Planning ahead for a farm family or agribusiness' next generation succession strategy doesn't necessarily mean the kids get the lot.
Now may be the right time to do something else useful - like setting up a charitable fund.
While mum and dad might still want to see the family enterprise continue with their offspring at the helm, in many cases business succession also brings opportunities to set aside funds to make a difference to the local community, or non-profit organisations.
"Many family business patriarchs feel success is about more than just the assets and wealth they have accumulated, or what they can pass on to their children," said family business advisor, Stuart Cain.
Mr Cain is a specialist in family succession and philanthropic advice with the 180-year-old wealth management and investment firm, JBWere.
"It's not uncommon to set up a charity fund which the family can continue maintaining control of, directing investments towards a legacy vision," he said.
This was particularly the case if parents were in a position to kick-start a fund at the same time as they might cash in some of their assets to pay for eventual retirement plans.
A family's charity trust, or private ancillary fund, would subsequently distribute a minimum of five per cent of its capital value every year.
Any ongoing contributions to the pool from the family's future business earnings also qualified for full tax deduction status.

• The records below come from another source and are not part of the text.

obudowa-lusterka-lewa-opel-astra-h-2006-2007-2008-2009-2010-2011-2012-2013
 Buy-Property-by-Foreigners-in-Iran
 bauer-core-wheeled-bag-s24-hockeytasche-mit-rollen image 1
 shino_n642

While there was no minimum sum required, Mr Cain said establishment costs and ongoing fund management meant an initial deposit of $1 million-plus could be considered a self-sustaining starting point for such a fund.

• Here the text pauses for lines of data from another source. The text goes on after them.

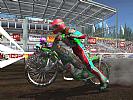 FIM Speedway Grand Prix - screenshot #23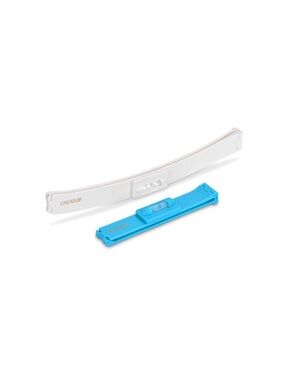 CreaClip Set Hair Cutting Tool DIY For Bangs, Layers, And Split Ends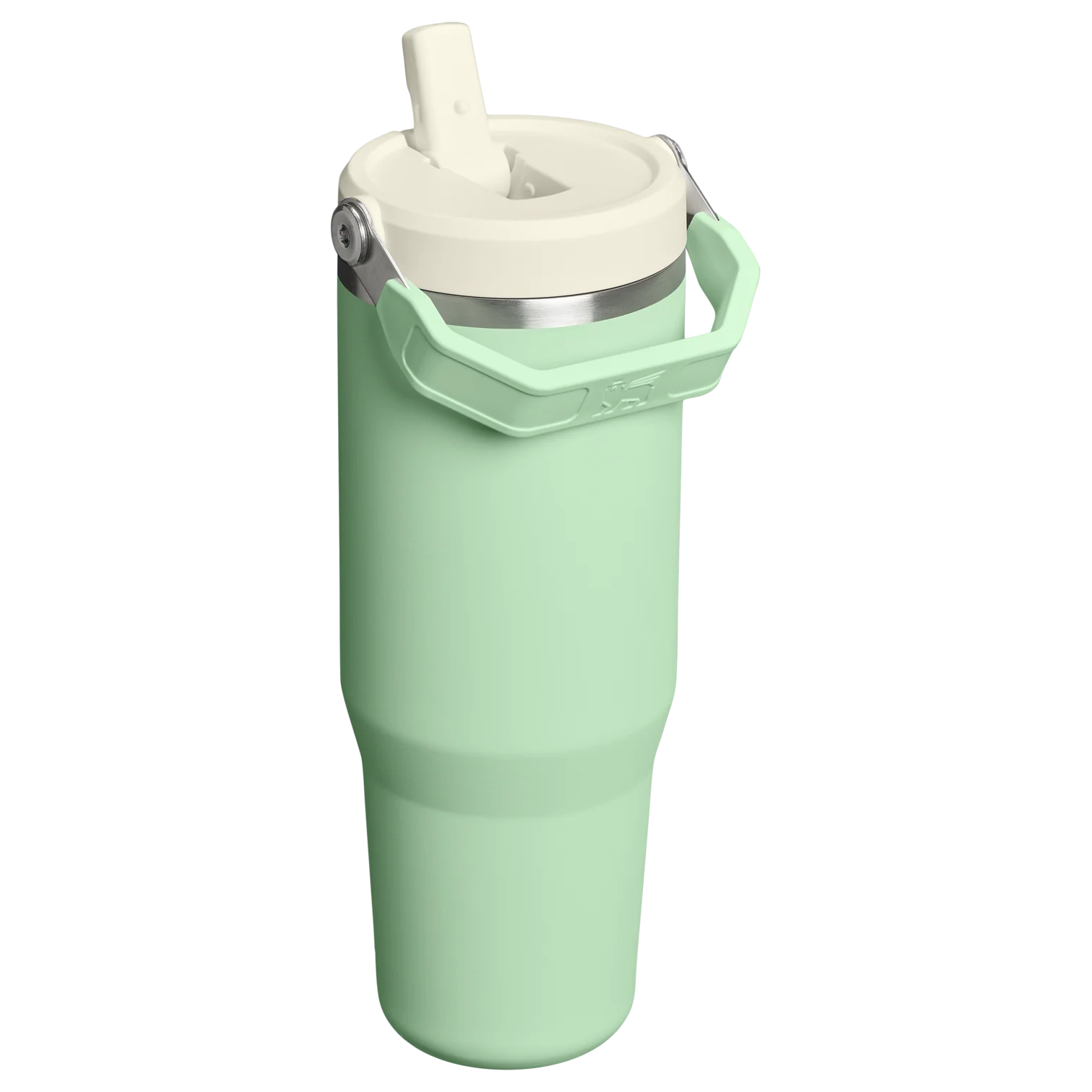 The IceFlow™ Flip Straw Tumbler | Stanley Create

Beneficiaries typically included education and medical institutions and scholarship trusts, or more modest recipients such as a local library, disability services or community pre-school.
He noted regional family donors were often keen to commit funds to bolster the capabilities of rural health infrastructure and community health services, or support local groups promoting skills advancement or welfare help in their district.
"Sometimes there's a family connection to a charitable cause like medical research, possibly prompted by personal health circumstances," he said.
"In fact, a family decision to start a charitable trust might actually be triggered by some sort of personal experience."
Importantly, Mr Cain said those community-good goals also provided a catalyst to get family members working together on a legacy project which continued down the generations.
"For the parents, there's a lot of comfort in knowing their money will be used for purposes they all value."
Starting a charitable trust also enjoyed some tax deduction advantages, in particular if property assets were being carved off the family business and sold to establish the initial funding pool.
Typically, money owed in capital gains tax after an asset sale could be transferred to create, or top up, the private ancillary fund, instead of going to the tax office.
It gets everybody talking before mum and dad get too old, thinking about legacy values ...- Stuart Cain, JBWere
Mr Cain, a financial planning executive who has spent 20-plus years with JBWere's private wealth advisory division, said parents weighing up all succession options often saw a private ancillary fund as a great opportunity to engage with their children and grandchildren about goals and priorities outside their immediate family business unit.
"It gets everybody talking before mum and dad get too old, thinking about legacy values and working together on what is important," he said.
"You might look at distributing money to a practical local charity project, or an environmental cause or a community pre-school - the list of potential registered deductible gift recipients is very broad."
Among those establishing private ancillary funds who sought Mr Cain's guidance this year were rural families who set aside the not inconsiderable sums of $5m and $10m each after recent property sales.
One family had been several generations on the farm and was winding up ties with that property.
The other was staying in agriculture, but sold one farm and other investment assets, including commercial properties, as part of the succession strategy.
Property price windfall
Surging property prices and improved seasonal conditions had prompted some well established rural families to take advantage of the upbeat market and scale back, subdivide, or sell their farming interests entirely.
Australia's double digit farmland price growth in the past two years alone meant subsequent sale windfalls had prompted some vendors to direct a solid portion of their reward to charitable goals.
Mr Cain said while farming dynasties and long-running family agribusinesses were not unusual, in reality just 12pc of all family enterprises in Australia remained viable in their third generation and just 3pc in their fourth generation or beyond.
The statistics were good incentives for families to start business succession plans and legacy discussions early.
Good succession goals provided incentives to pull the family together to talk collectively and learn to plan about how the cake might be managed and divided up.
Don't wait too long
If left too long older generations became too old or suddenly unwell and reluctant to make well considered decisions, or their children were reluctant to have them make big decisions.
"I find we're often asked for our input as second and third generation businesses start trying to work out what steps to take next," Mr Cain said.
In some cases families employed external directors to help manage family assets and distribution commitments on a seriously long term scale.
"One family I know of has land investments bought as part of a 200-year family succession strategy."